Они отшельниками уходили в буш или оставались в городах, живя бок о бок с другими, и слишком много пили, были они слегка тронутыми вроде Быка Герберта, которого по пьяни лишили прав, так он стал ездить по городу на лошади, когда хотелось выпить, а выпить ему хотелось очень и очень с тех пор, как они с женой договорились о самоубийстве, поделили пополам яд, а когда он проснулся, она была мертва, а сам он живехонек. Они стали молчунами или невероятными болтунами вроде Петуха Макниса, который оброс жиром и показывал всем шрам от аппендицита, неизменно утверждая, что это его япошки штыком пырнули. «Петух, твою мать, не мели напраслину про япошек», – сказал ему Галлиполи фон Кесслер, попавший как-то на одно такое представление в Броадмедоузском пабе ЛВА[72]

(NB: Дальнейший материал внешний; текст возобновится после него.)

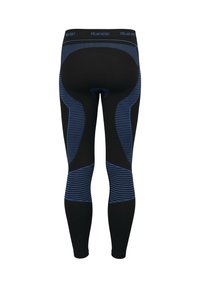 Schwarze Leggings mit blauen Streifen und strukturierten Akzenten. Verfügt über einen glatten Bund und ein eng anliegendes Design für Komfort und Bewegungsfreiheit.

. «Не беспокойтесь, – обратился к сидящим рядом Петух Макнис. – Это всего лишь Кес. Он всегда был комунякой, но парень хороший. А сделал это охранник, которого звали Лев Гор, я давал показания против этого гада после войны».Все они пили. Пили и пили и никак не могли напиться допьяна, сколько бы ни выпили. Когда они уходили на гражданку, армейские шарлатаны просили, чтобы они и их семьи не болтали об этом, предупреждая, что болтовня до добра не доведет. Прежде всего вряд ли это потянет на рассказы какого-то героя. Не о Кокоде[73]
ж речь или о «Ланкастере» каком над долиной Рура[74]. И не о «Тирпице», Колдице[75] или Тобруке.